Exercise:
Reproduce each of the rows below word for word, leaving every character as it appears.

## BEGIN

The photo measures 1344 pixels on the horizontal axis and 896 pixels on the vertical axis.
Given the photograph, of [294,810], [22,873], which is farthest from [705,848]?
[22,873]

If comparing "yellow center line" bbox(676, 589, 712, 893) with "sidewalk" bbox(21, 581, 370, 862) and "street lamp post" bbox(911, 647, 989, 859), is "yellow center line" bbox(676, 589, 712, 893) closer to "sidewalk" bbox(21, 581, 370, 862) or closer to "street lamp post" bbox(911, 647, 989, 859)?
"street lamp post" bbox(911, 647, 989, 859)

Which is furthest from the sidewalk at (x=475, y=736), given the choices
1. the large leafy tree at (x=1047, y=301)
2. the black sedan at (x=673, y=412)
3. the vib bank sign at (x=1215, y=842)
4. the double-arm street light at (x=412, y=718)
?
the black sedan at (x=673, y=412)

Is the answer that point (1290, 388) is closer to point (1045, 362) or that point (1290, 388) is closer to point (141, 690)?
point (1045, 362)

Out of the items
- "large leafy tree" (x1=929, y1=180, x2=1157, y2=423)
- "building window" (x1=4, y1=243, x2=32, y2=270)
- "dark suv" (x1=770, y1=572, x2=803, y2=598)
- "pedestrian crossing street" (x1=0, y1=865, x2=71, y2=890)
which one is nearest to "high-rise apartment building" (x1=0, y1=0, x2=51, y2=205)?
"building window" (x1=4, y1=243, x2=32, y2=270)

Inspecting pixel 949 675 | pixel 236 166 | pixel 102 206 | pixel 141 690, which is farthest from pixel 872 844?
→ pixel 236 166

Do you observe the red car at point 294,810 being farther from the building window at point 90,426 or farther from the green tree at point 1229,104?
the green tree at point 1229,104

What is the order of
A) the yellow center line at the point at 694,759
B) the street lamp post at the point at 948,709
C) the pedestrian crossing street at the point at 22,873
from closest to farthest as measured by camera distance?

## END

Answer to this exercise:
The photo measures 1344 pixels on the horizontal axis and 896 pixels on the vertical axis.
Given the photograph, of [294,810], [22,873], which is farthest from [705,848]?
[22,873]

If comparing "yellow center line" bbox(676, 589, 712, 893) with "sidewalk" bbox(21, 581, 370, 862) and "street lamp post" bbox(911, 647, 989, 859), is "yellow center line" bbox(676, 589, 712, 893) closer to "sidewalk" bbox(21, 581, 370, 862) or closer to "street lamp post" bbox(911, 647, 989, 859)?
"street lamp post" bbox(911, 647, 989, 859)

Which is furthest from the sidewalk at (x=475, y=736), given the choices
1. the large leafy tree at (x=1047, y=301)
2. the black sedan at (x=673, y=412)
3. the vib bank sign at (x=1215, y=842)
4. the double-arm street light at (x=412, y=718)
?
the black sedan at (x=673, y=412)

Is the answer that point (1290, 388) is closer to point (1045, 362) or that point (1290, 388) is closer to point (141, 690)?
point (1045, 362)

Out of the items
- "large leafy tree" (x1=929, y1=180, x2=1157, y2=423)
- "building window" (x1=4, y1=243, x2=32, y2=270)
- "dark suv" (x1=770, y1=572, x2=803, y2=598)
- "pedestrian crossing street" (x1=0, y1=865, x2=71, y2=890)
which one is nearest to "high-rise apartment building" (x1=0, y1=0, x2=51, y2=205)?
"building window" (x1=4, y1=243, x2=32, y2=270)

Inspecting pixel 949 675 | pixel 236 166 | pixel 102 206 | pixel 141 690, which is farthest from pixel 872 844?
→ pixel 236 166

Do you observe the red car at point 294,810 being farther from the building window at point 90,426 or farther from the green tree at point 1229,104?
the green tree at point 1229,104

What is the order of
A) the yellow center line at the point at 694,759
B) the street lamp post at the point at 948,709
C) the pedestrian crossing street at the point at 22,873
from closest to farthest as measured by camera distance?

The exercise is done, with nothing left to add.